Sunday, May 27, 2007

What is this weiiiiiiiiiiiii

Today Saturday, 26 of May 2007 im created new story of my life again,be drunken master for 2nd time in my life.Ivy club is the place to remember.Jack Daniel was the evil water moving the whole of my body.. stupid bloody malay rezza.Drinks and smoked,Dunhill light 1 box for me.I still dunno why,everything happen and whatever im doing...she is the 1 around my mind ? wtf is this.. how do i want to avoid it..kill my self isit ? ya i think that is the way..but im not that stupid to do that,i knew im drunk now.. i can feel so high,ah whatever..nobody will scold me,im in my own world..and the motive im typing this just for me to remembered again what was im doing on today..nomore happy life for me.Crap oh crap what im trying to do..i cannot thinking much,only her is on my mind that all.

# # # #

_PROBLEM TO SOLVE_
For each statement about the blog post, answer yes or no, and quote the words from the post that decide it: (a) The drink named in the post is Jack Daniel. (b) The cigarettes mentioned are Marlboro. (c) The club named in the post is Ivy club.

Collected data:
# # # #

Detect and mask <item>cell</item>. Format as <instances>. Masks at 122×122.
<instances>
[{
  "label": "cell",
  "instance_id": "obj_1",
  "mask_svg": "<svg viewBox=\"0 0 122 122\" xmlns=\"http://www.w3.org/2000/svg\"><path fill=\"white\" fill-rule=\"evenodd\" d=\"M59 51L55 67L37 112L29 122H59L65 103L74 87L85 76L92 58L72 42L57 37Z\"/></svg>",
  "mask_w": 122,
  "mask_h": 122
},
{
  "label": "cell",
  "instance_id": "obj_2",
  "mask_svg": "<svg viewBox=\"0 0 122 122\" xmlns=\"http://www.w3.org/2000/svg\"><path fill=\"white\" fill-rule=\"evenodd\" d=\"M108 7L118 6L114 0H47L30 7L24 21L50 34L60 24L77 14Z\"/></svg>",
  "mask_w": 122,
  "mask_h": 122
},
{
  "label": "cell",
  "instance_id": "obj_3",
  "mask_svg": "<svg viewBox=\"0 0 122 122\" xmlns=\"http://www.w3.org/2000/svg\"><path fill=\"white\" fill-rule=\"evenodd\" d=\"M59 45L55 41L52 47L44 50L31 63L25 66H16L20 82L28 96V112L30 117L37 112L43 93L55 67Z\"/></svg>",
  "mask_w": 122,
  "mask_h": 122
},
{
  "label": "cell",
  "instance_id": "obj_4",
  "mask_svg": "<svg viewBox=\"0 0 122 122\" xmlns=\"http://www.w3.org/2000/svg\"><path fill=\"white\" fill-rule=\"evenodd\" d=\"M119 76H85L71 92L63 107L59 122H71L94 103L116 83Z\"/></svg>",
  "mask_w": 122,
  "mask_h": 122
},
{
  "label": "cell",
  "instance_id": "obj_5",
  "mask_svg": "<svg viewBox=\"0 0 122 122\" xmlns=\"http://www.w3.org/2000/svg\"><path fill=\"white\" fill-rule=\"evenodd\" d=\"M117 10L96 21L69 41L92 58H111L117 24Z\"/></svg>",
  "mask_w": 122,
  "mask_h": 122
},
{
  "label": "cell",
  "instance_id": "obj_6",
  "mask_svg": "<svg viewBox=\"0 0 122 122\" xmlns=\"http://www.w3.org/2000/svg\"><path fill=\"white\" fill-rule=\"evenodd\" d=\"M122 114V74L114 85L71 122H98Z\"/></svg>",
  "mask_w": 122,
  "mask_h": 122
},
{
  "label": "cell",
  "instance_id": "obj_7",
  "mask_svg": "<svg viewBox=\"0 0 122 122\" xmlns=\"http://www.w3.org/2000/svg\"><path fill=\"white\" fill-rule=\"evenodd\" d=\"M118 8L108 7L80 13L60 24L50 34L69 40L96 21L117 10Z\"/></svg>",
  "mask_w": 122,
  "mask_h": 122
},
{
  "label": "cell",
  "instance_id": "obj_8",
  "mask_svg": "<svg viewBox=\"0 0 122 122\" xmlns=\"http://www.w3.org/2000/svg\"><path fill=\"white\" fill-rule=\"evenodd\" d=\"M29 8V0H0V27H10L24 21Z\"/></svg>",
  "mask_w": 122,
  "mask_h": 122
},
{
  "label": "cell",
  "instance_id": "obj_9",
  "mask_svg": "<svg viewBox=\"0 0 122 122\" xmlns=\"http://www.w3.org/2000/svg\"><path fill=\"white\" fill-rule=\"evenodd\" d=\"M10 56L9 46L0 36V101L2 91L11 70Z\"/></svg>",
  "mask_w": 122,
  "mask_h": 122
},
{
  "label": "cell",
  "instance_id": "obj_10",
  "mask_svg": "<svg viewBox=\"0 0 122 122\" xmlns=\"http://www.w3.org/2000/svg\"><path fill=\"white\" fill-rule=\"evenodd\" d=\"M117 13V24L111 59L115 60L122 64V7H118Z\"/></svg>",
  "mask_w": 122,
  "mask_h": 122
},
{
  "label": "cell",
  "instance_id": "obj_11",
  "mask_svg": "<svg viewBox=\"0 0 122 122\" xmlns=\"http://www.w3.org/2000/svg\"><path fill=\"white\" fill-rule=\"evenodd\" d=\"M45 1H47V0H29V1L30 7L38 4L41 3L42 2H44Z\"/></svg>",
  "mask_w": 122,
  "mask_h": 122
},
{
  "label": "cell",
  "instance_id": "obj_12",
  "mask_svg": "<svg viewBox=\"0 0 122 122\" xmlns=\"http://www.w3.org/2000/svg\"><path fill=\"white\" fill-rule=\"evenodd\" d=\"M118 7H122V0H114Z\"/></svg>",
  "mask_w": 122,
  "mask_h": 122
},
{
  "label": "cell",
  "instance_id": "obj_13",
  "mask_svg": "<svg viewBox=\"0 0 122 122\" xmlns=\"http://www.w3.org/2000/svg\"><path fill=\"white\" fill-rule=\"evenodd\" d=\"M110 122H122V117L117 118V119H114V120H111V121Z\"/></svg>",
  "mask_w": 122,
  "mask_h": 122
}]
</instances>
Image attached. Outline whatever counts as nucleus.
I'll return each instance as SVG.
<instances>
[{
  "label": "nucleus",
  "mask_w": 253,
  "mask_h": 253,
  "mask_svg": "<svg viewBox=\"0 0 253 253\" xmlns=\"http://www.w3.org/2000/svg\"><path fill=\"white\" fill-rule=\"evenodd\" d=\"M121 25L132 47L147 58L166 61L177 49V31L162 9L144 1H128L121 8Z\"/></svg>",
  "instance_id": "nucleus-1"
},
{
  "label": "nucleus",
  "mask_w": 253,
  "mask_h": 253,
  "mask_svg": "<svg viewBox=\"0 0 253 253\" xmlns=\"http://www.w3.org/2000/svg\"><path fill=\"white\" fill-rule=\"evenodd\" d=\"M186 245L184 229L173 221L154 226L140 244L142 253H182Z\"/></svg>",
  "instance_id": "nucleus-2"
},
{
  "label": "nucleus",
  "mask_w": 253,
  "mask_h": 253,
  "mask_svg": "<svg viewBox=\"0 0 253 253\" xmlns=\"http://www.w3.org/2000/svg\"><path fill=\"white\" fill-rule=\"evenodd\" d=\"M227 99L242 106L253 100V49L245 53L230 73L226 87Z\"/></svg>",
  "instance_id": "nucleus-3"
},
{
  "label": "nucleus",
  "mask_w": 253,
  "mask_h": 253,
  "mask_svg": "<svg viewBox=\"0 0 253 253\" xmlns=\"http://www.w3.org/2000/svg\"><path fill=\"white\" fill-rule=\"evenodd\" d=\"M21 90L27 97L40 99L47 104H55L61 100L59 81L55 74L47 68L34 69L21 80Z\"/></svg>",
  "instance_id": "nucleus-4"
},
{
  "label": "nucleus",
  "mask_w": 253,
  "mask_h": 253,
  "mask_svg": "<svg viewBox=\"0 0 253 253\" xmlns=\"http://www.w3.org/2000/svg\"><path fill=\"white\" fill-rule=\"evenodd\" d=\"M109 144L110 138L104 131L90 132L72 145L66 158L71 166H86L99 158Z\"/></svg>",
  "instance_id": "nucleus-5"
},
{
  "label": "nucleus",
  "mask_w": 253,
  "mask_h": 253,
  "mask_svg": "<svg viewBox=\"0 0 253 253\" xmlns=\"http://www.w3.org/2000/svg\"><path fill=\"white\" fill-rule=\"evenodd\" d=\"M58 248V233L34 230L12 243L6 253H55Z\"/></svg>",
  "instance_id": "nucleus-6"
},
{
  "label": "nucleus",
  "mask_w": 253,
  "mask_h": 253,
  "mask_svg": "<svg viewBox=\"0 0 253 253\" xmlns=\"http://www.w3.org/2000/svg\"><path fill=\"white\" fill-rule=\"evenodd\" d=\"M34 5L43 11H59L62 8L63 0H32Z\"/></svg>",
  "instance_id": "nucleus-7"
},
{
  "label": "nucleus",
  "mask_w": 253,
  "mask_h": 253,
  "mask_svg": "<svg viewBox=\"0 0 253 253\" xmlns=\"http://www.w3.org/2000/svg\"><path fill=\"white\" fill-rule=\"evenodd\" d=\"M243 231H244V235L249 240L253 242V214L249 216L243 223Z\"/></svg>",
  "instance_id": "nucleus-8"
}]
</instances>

# # # #

_ANSWER SPACE_
(a) Yes: "Jack Daniel was the evil water moving the whole of my body"
(b) No: "Dunhill light 1 box for me"
(c) Yes: "Ivy club is the place to remember"